Ho Yen-Yi, Parmigiani Giovanni, Louis Thomas A, Cope Leslie M
McKusick-Nathans Institute of Genetic Medicine, Johns Hopkins University, Baltimore, Maryland 21205, USA.
Biometrics. 2011 Mar;67(1):133-41. doi: 10.1111/j.1541-0420.2010.01440.x.
In 2002, Ker-Chau Li introduced the liquid association measure to characterize three-way interactions between genes, and developed a computationally efficient estimator that can be used to screen gene expression microarray data for such interactions. That study, and others published since then, have established the biological validity of the method, and clearly demonstrated it to be a useful tool for the analysis of genomic data sets. To build on this work, we have sought a parametric family of multivariate distributions with the flexibility to model the full range of trivariate dependencies encompassed by liquid association. Such a model could situate liquid association within a formal inferential theory. In this article, we describe such a family of distributions, a trivariate, conditional normal model having Gaussian univariate marginal distributions, and in fact including the trivariate Gaussian family as a special case. Perhaps the most interesting feature of the distribution is that the parameterization naturally parses the three-way dependence structure into a number of distinct, interpretable components. One of these components is very closely aligned to liquid association, and is developed as a measure we call modified liquid association. We develop two methods for estimating this quantity, and propose statistical tests for the existence of this type of dependence. We evaluate these inferential methods in a set of simulations and illustrate their use in the analysis of publicly available experimental data.

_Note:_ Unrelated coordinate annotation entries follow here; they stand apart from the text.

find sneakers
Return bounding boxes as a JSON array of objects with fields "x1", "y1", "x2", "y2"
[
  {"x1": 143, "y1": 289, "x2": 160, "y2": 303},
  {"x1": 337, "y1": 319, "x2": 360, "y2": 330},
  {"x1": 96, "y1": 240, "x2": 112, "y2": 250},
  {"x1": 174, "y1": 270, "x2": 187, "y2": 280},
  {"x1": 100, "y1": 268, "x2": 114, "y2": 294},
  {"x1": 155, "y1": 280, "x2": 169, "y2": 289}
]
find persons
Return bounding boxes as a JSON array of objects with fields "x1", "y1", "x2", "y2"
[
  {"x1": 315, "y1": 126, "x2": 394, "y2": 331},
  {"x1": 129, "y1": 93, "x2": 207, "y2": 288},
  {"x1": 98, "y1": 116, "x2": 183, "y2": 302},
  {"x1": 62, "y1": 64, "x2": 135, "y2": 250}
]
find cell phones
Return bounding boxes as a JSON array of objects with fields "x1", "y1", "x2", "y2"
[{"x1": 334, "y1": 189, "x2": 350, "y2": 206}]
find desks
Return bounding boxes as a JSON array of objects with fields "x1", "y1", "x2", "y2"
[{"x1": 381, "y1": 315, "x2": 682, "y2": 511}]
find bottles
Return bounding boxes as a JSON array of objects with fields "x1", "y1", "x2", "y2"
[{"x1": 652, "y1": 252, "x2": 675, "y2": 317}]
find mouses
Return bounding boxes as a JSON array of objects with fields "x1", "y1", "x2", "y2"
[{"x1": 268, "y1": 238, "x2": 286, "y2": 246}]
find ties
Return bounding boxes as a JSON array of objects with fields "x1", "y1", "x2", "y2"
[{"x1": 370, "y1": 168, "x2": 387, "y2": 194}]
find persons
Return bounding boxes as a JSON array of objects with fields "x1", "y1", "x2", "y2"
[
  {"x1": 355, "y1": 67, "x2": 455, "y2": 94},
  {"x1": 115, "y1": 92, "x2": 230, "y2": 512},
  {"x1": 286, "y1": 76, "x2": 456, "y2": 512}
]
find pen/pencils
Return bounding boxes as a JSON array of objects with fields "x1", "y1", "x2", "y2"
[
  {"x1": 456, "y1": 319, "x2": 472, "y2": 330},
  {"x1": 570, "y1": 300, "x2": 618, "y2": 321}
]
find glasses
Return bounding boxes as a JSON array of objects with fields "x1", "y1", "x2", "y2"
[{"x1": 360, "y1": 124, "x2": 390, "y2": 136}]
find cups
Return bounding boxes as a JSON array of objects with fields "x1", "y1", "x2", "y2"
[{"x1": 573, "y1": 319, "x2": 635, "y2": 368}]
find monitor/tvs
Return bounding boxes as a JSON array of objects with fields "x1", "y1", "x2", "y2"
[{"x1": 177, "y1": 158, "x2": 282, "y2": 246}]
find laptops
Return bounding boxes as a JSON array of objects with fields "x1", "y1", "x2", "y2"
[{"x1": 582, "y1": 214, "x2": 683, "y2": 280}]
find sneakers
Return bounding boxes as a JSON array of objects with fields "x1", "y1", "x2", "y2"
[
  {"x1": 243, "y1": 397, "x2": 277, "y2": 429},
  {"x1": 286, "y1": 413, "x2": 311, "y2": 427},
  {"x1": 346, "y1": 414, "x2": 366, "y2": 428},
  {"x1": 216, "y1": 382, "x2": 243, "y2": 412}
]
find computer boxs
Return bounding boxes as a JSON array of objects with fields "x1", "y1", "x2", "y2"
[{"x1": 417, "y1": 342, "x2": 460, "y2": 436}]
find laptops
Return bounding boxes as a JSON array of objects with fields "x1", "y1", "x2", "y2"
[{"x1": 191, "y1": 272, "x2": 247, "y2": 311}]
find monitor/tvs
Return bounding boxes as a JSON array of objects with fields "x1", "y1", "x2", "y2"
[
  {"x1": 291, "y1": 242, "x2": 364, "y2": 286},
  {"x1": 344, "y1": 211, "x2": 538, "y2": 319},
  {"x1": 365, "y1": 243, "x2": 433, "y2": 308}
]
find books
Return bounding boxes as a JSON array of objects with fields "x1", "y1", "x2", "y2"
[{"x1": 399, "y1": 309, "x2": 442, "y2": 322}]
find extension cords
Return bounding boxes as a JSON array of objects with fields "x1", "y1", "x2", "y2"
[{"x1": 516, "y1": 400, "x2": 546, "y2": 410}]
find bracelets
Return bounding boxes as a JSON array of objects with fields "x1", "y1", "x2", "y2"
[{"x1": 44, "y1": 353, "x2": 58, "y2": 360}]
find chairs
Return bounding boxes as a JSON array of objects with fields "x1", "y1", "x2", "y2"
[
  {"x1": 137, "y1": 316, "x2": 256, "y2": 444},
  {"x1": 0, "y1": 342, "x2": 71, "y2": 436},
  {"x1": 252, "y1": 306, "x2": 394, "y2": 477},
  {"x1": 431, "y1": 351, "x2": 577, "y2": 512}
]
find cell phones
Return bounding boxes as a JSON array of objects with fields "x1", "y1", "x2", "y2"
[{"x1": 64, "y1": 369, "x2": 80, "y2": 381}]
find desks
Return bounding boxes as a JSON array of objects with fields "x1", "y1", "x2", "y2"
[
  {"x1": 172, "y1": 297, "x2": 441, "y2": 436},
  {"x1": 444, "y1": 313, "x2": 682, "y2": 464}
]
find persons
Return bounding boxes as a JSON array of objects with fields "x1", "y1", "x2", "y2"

2002年,李克昭引入了液体关联度量来刻画基因间的三向相互作用,并开发了一种计算效率高的估计器,可用于筛选基因表达微阵列数据中的此类相互作用。该研究以及此后发表的其他研究,确立了该方法的生物学有效性,并清楚地证明它是分析基因组数据集的有用工具。为了在此基础上进一步开展工作,我们寻求了一个参数化的多元分布族,它具有灵活性,能够对液体关联所涵盖的全范围三变量依赖性进行建模。这样一个模型可以将液体关联置于一个形式化的推断理论之中。在本文中,我们描述了这样一个分布族,即一个具有高斯单变量边际分布的三变量条件正态模型,实际上它还包括三变量高斯族作为一个特殊情况。也许该分布最有趣的特征是,其参数化自然地将三向依赖结构解析为多个不同的、可解释的成分。其中一个成分与液体关联非常紧密相关,并被开发为一种我们称为修正液体关联的度量。我们开发了两种估计这个量的方法,并提出了关于这种类型依赖性存在性的统计检验。我们在一组模拟中评估了这些推断方法,并说明了它们在分析公开可用实验数据中的应用。